その思考を読んだのかコレットが勝ち誇ったように笑う。
『…!?』
「じゃーん、秘密兵器の排水ホースです♪」
何とかエナドリで溺死させられないか考えていたのだが、向こうもそこは想定内だったらしい。
俺は溜息を吐く。
『魔界はどうなった?』
「うわっ、びっくりした。
でもさあ、やっと口を利いてくれたと思ったら
第一声がそれぇ?
妻として少し傷付いちゃうな。」
『安全を保障する約束だったよな?』
「安心して。
旦那様の肩書を減らすようなことはしないから。
あ、そうだ。
私もリンのこと、魔王様って呼んだ方がいい?
うふふふ♪」
何が面白いのかコレットは1人で笑い転げている。
…俺は微塵も笑えねーけど。
不意に船室のドアが開き、何人かの女軍人(?)がコレットに敬礼する。
コレットは鷹揚に答礼しながら「ゴメンね、変な仕事ばっかりさせちゃって♪」などと軽口を叩いている。
…俺にも謝れ!
「はーい、お客様。
お部屋の掃除入りますねー♪」
懐かしいな。
つい3ヶ月前まで、君はごく平凡な宿屋の娘で、そう言って客室の掃除をしてくれていた。
今は昔の物語である。
今では軍服を着馴れたコレットがホースを構える。
大抵の権力者の妻がそうであるように、この女も必死だ。
《9京0953兆ウェンの配当が支払われました。》
俺がアナウンスを聞き取るよりも早く、コレットが号令を掛ける。
「状況開始!」
オマエ、今の表情ヒルダそっくりだったぞ。
女軍人(?)達が無言で溢れ出るミスリル貨を収納し室外に出していく。
コレットはニコニコしながらホースで俺から溢れるエナドリを吸い取っている。
「ねえ、リン。
夫婦の共同作業って感じが素敵だと思わない?」
…オマエが一方的に吸い取ってるだけじゃねーか!!
アホらしいので女共に背中を向けてふて寝する。
余程、コイツらは仕事が出来るのか一切の遺漏なく、エナドリとミスリルを回収し終えてしまった。

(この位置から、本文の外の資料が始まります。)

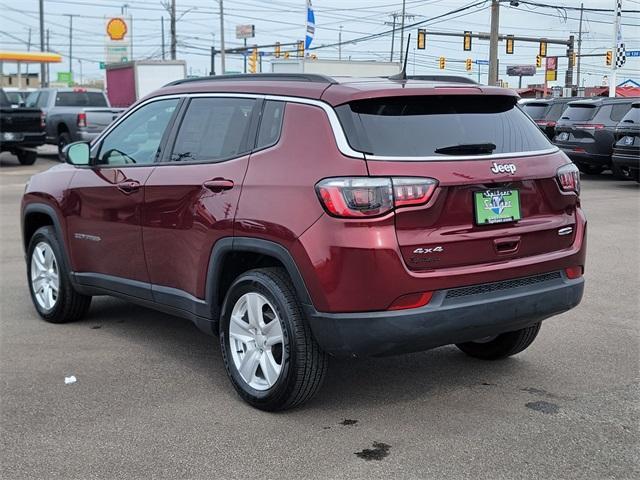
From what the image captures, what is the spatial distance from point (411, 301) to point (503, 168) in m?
0.88

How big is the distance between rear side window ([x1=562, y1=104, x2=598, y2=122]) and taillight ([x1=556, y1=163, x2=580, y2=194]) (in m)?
14.5

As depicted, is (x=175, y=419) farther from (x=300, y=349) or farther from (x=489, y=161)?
(x=489, y=161)

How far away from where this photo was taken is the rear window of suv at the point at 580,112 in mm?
18203

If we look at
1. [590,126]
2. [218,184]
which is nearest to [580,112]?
[590,126]

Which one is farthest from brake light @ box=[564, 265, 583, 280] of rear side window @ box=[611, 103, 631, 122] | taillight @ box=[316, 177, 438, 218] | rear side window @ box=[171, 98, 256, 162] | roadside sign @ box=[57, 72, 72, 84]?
roadside sign @ box=[57, 72, 72, 84]

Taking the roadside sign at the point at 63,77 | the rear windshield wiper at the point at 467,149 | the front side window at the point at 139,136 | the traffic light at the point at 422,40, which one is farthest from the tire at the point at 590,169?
the roadside sign at the point at 63,77

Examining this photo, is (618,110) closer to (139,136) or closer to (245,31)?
(139,136)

その後、またもや一晩掛けてエナドリじゃない方もしっかりと吸い取られた。
…やっぱり魔王になるから、魔界に戻らせてくれないかな?
【名前】
リン・コリンズ
【職業】
(株)エナドリ 創業オーナー
駐自由都市同盟 連邦大使
連邦政府財政顧問
世界冒険者ギルド 永世名誉理事
【称号】
魔王
【ステータス】
《LV》 47
《HP》 (6/6)
《MP》 (6/6)
《腕力》 3
《速度》 3
《器用》 3
《魔力》 2
《知性》 5
《精神》 10
《幸運》 1
《経験》590兆3318億1934万1773ポイント
次のレベルまで残り263兆9774億1597万8602ポイント
【スキル】
「複利」
※日利47%
下12桁切上
【所持金】
41京5324兆8250億9294万ウェン
※バベル銀行の8兆8167億8740万ウェン預入証書保有
※国際産業道路98号線交通債100億ウェン分を保有
※第11次魔族領戦時国債200億ウェン分を保有
※第4次帝国インフラ債550億ウェン分を保有
※帝国総合プランテーション債230億ウェン分を保有
※自由都市海洋開拓債1000億ウェン分を保有
※第2次自由都市未来テック債1000億ウェン分を保有
※首長国臨時戦時国債1100億ウェン分を保有
※自由都市国庫短期証券4000億ウェン分を保有。